Own a 2014 TT 2.0 TFSI black edition with 27k miles. Need to put it in for its first service since buying it in July. Any recommendations of what service to go for and what is worth paying for. Should I be getting the gearbox oil changed? Software updates? Should I use audi or an audi specialist. Living in Glasgow so any recommendations and information would be great.


----------



## Danny732 (Jan 4, 2015)

I don't think I'd be using a main dealer on a 6 year old car. 
Unless you got it from Audi with a warranty?
There's got to be at least a couple of decent independents in Glasgow area.

Sent from my BLA-L09 using Tapatalk


----------



## YELLOW_TT (Feb 25, 2004)

I'd take a good indi over the dealers everytime


----------



## kev0810 (Mar 21, 2020)

Yeah it came with a warranty, due to run out in July though! What's wrong with using main dealer on an older car?


----------



## Hoggy (May 8, 2002)

kev0810 said:


> Yeah it came with a warranty, due to run out in July though! What's wrong with using main dealer on an older car?


Hi, Some Audi dealers have earnt a reputation for not being very conscientious & usually much more expensive.
Although my local Audi has been very fair cost-wise, but I did purchase it from them 19 years ago. 
Hoggy.


----------



## carlsicesilverTT (Jun 30, 2016)

kev0810 said:


> Yeah it came with a warranty, due to run out in July though! What's wrong with using main dealer on an older car?

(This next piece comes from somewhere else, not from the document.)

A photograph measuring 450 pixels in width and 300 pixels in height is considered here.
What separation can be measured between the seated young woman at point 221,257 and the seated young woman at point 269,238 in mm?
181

Nothing, your car is quite new really only 20 something K miles. It will just cost you double the price to have a free coffee and sit on nice chairs and look at cars your not going to buy.


----------



## bigchunk (Jun 6, 2019)

Glasgow Audi do not have a good rep. Hamilton Audi a bit better and a bit more helpful.
Personally i would be going independent, usually significantly cheaper and a more thorough service.
Two I know of are Brotec in Lanark, Mark Brodie is the guys name, used him a few times and will again.
Another is DH automotive in Falkirk, my mate uses him all the time, i used him once and thought he was expensive.
Not too sure of any independents in the Glasgow area, but i'm sure there are a few that will have a good reputation.


----------



## SwissJetPilot (Apr 27, 2014)

This might help answer your question -

*FAQ - Mk2 TT Recommended Maintenance & Service*
https://www.ttforum.co.uk/forum/viewtop ... &t=1932049

.


----------



## YELLOW_TT (Feb 25, 2004)

You need to check when the Haldex oil and filter were last changed also the cam belt etc should have been changed at 5 years old


----------